▸ The task:
Return all the data verbatim but without images.

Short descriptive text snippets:
#####
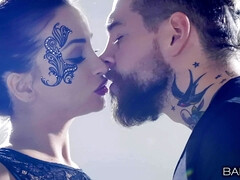 アナル, お尻, 茶髪の, ぽちゃ, ヨーロピアン, なめる, 自然山雀, オマンコ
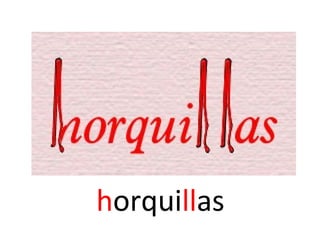 horquillas
 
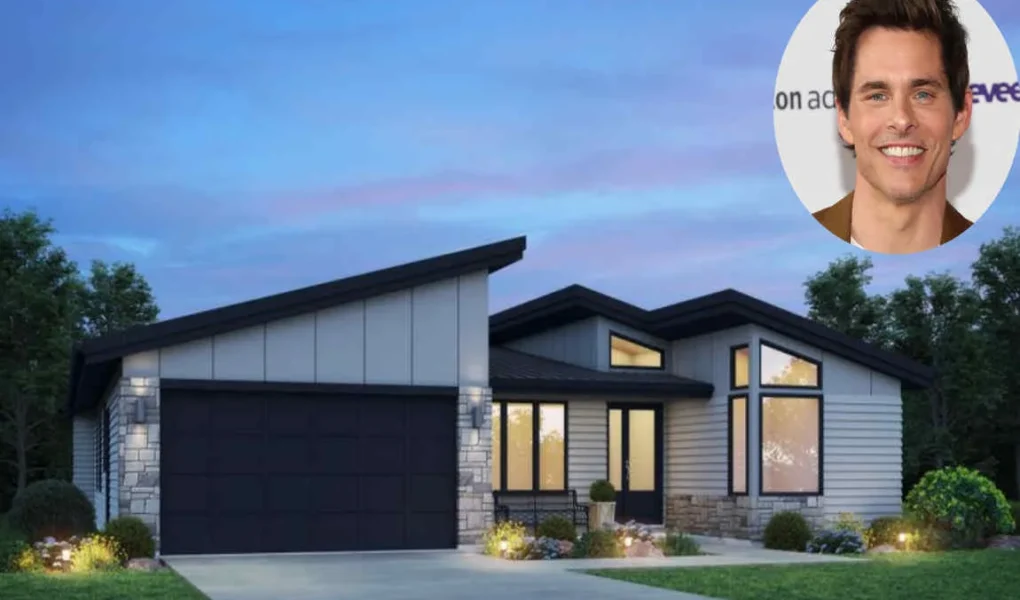James Marsden's Home Design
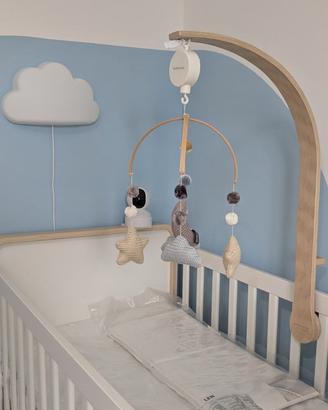 GIOSTRINA BAMBOON CON CARILLON + 2 SERIE PERSONAGG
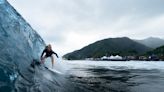 More young people are surfing in Tahiti, thanks to Olympic events being hosted at the French island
#####
▸ Result of the exercise:
 アナル, お尻, 茶髪の, ぽちゃ, ヨーロピアン, なめる, 自然山雀, オマンコ
 horquillas
 
James Marsden's Home Design
 GIOSTRINA BAMBOON CON CARILLON + 2 SERIE PERSONAGG
 More young people are surfing in Tahiti, thanks to Olympic events being hosted at the French island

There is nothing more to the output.